Most J, St Amant M, Hsia DS, et al. Evidence-based recommendations for energy intake in pregnant women with obesity. J Clin Invest. 2019;129:4682-4690.
In 2009, the Institute of Medicine, now known as the National Academy of Medicine, updated its gestational weight gain guideline. This guideline’s major difference, compared with the 1990 guideline, is a specific weight gain range for women with obesity: 5 to 9 kg, or 11 to 20 lb.1 This weight gain range was chosen in part because it allows for a minimum weight gain that supports the growth and development of tissues (fetus, placenta, breast, uterus) and fluids (blood volume, intracellular and extracellular fluid), also known as the “fat-free” mass.
Many studies have since shown not only associations between lower-than-guideline-recommended weight gain and improved pregnancy outcomes (for example, reductions in preeclampsia and cesarean deliveries), but also increases in low birth weight for infants of women with obesity.2,3 Although the weight gain guideline differs based on a woman’s prepregnancy body mass index, the energy requirements, or how many additional calories a woman should consume daily, are the same for all, regardless of weight prior to pregnancy: an increase by 340 to 452 kcal/day in the second and third trimesters.1
Recently, Most and colleagues challenged this recommendation for energy requirements with results from their prospective observational study of 54 women with obesity during pregnancy.4 They aimed to evaluate energy intake with the energy intake-balance method (doubly labeled water and whole-room indirect calorimetry and body composition) according to tests done at 13 to 16 weeks’ gestation and 35 to 37 weeks’ gestation and according to the current National Academy of Medicine gestational weight gain guideline (inadequate, recommended, or excessive weight gain groups).4
Details of the study
Women who participated in this study were recruited from the Pennington Biomedical Research Center in Louisiana and were mostly multiparas (57%); about half had a college degree or higher (52%) and 41% were African American.
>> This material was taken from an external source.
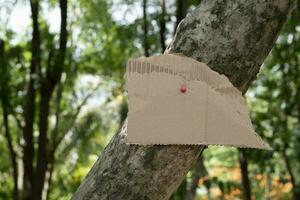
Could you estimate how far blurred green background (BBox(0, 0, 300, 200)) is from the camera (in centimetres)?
715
The investigators found that gestational weight gain in their participants was similar to that found in other large epidemiologic studies in that 67% of women had excessive gestational weight gain.5
Findings. For women who gained the recommended amount of weight (n = 8), mean (SD) daily energy intake was 2,698 (99) kcal/day and energy expenditure was 2,824 (105) kcal/day. Therefore, to meet the recommended amount of weight gain, these women had a negative energy balance (-125  kcal/day). Women with inadequate weight gain
(n = 10) also had a negative energy balance (-262  kcal/day), but the difference was not significantly different compared with that in the recommended gestational weight gain group (P = .08). By contrast, women with excessive gestational weight gain (n = 36) had a mean (SD) positive energy balance of 186 (29) kcal/day.
Fat-free mass and fat mass weight gains. The body weight gains of the fat-free and fat mass compartments also were compared with linear mixed effect models among the 3 weight gain groups. There were no differences in the amount of fat-free mass gained among the 3 weight gain groups (P>.05), but women with excessive gestational weight gain had significantly higher increases in fat mass compared with the other 2 weight gain groups (P<.001).
Pregnancy outcomes. Although there were no differences in cesarean deliveries or birth weight among the 3 weight gain groups, the study was not powered to detect these differences.